__Problema planteado A__:
Según el texto sobre la democracia participativa, ¿en qué dos palabras podrían resumirse los límites de ese supuesto avance?
__Problema planteado B__:
Cita literalmente el fragmento del texto sobre la democracia participativa que empieza en "No es sorprendente" y termina en "exactamente lo mismo.".

__Texto citado__:

Por Jean-Pierre Garnier|
CRÍTICA URBANA N.24 |
«Yo participo, tú participas, él participa, nosotros participamos, vosotros participáis, ellos deciden» (Eslogan anarquista)
Hoy en día, la democracia participativa se ha convertido en el símbolo oficial de la mejora del derecho de los ciudadanos para controlar los asuntos de la ciudad. Pero este supuesto avance tiene sus límites, que podrían (veremos más adelante por qué uso el tiempo condicional) resumirse en dos palabras: alternativa y trampa.
En muchos casos, los municipios han instrumentalizado, incluso domesticado, la opinión pública. La mayoría de conferencias, asambleas, reuniones de “ciudadanos”, o también consejos de barrio y “presupuestos participativos”, se organizan de manera que los participantes acepten los términos de los problemas, se vean abocados a dar opiniones “constructivas” y, como que si fueran “expertos”, colaboren en la producción de la etiqueta “aceptabilidad”, (nuevo sello de calidad para los “proyectos innovadores”). Para las autoridades o los “responsables”, esta manipulación es mucho más factible, cuando los “mecanismos” de buena voluntad y sumisión son fáciles de establecer y, sobre todo, menos arriesgados que los que permitirían plantear preguntas incomodas.
En otros casos, tal como se aplica, la democracia participativa da la clara impresión de estar incompleta, a pesar de los encomiables esfuerzos por hacer más efectiva la participación de los ciudadanos en la toma de decisiones. En primer lugar, porque los temas u objetos del debate quedan circunscritos al localismo y, en el caso del urbanismo al espacialismo, mientras que el origen de los problemas a tratar está casi siempre «en otra parte», es decir, en otras escalas geográficas y en ámbitos distintos al espacial. En segundo lugar, porque el pueblo, es decir –aquí voy a utilizar una palabrota- las clases dominadas están muy al margen de las políticas públicas que les afectan e involucran.
No es sorprendente la no participación de los ciudadanos. En los círculos de reflexión supeditados al poder, a menudo se preguntan «¿quién participa, quién no, por qué?». Una pregunta, que daría respuesta a las demás, brilla por su ausencia: ¿participación en qué, en la toma de decisiones o en los mecanismos que se ponen marcha para involucrar a la gente? No es exactamente lo mismo.

Registros del conjunto de datos
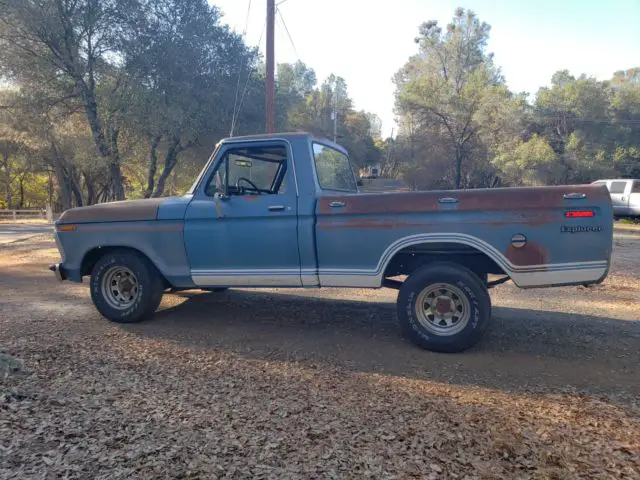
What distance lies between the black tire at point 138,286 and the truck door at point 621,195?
2144 cm

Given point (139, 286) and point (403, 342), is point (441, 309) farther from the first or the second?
point (139, 286)

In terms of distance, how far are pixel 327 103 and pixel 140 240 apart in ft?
196

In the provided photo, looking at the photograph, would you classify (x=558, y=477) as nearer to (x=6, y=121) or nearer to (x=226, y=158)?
(x=226, y=158)

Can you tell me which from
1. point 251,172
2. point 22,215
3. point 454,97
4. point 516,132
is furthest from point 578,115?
point 22,215

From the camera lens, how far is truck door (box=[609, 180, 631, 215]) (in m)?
21.0

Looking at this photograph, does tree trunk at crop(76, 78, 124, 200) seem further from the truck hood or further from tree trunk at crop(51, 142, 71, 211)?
the truck hood

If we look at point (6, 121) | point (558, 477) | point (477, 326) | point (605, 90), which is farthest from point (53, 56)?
point (605, 90)

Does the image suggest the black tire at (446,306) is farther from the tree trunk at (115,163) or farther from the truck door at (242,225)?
the tree trunk at (115,163)

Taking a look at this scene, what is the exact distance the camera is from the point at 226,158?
534 cm

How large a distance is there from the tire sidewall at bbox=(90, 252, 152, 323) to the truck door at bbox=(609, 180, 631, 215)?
70.7 ft

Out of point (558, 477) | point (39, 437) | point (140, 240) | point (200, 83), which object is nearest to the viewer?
point (558, 477)

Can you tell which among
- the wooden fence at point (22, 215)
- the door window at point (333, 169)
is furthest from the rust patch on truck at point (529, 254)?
the wooden fence at point (22, 215)

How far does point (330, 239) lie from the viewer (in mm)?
4766

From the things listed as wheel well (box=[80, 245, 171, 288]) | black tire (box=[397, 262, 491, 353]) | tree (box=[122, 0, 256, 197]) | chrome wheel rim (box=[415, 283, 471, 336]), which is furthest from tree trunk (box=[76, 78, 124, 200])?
chrome wheel rim (box=[415, 283, 471, 336])
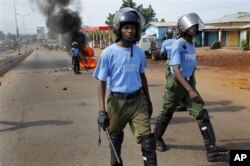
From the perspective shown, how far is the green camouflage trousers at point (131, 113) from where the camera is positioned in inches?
150

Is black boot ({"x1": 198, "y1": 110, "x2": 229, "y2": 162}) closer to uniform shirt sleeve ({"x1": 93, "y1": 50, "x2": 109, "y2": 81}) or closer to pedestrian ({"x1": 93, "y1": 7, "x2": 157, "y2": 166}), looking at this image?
pedestrian ({"x1": 93, "y1": 7, "x2": 157, "y2": 166})

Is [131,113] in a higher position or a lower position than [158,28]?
lower

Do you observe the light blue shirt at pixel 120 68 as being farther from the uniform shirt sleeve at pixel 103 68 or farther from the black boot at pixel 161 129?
the black boot at pixel 161 129

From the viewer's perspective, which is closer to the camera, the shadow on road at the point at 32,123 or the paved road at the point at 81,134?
the paved road at the point at 81,134

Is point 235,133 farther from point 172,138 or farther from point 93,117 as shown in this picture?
point 93,117

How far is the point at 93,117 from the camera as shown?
790 centimetres

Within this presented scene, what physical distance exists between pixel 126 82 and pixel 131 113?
31 centimetres

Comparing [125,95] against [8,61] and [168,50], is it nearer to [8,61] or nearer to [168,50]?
[168,50]

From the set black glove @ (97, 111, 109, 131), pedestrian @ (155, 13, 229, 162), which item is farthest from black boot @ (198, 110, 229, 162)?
black glove @ (97, 111, 109, 131)

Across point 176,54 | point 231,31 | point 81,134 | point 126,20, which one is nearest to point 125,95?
point 126,20

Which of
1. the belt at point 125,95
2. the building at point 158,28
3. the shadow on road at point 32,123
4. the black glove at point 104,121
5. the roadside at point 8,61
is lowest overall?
the roadside at point 8,61

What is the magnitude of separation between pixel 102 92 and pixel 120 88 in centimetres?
18

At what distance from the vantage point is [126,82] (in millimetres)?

__Respuesta escrita A__:
Alternativa y trampa.

__Respuesta escrita B__:
No es sorprendente la no participación de los ciudadanos. En los círculos de reflexión supeditados al poder, a menudo se preguntan «¿quién participa, quién no, por qué?». Una pregunta, que daría respuesta a las demás, brilla por su ausencia: ¿participación en qué, en la toma de decisiones o en los mecanismos que se ponen marcha para involucrar a la gente? No es exactamente lo mismo.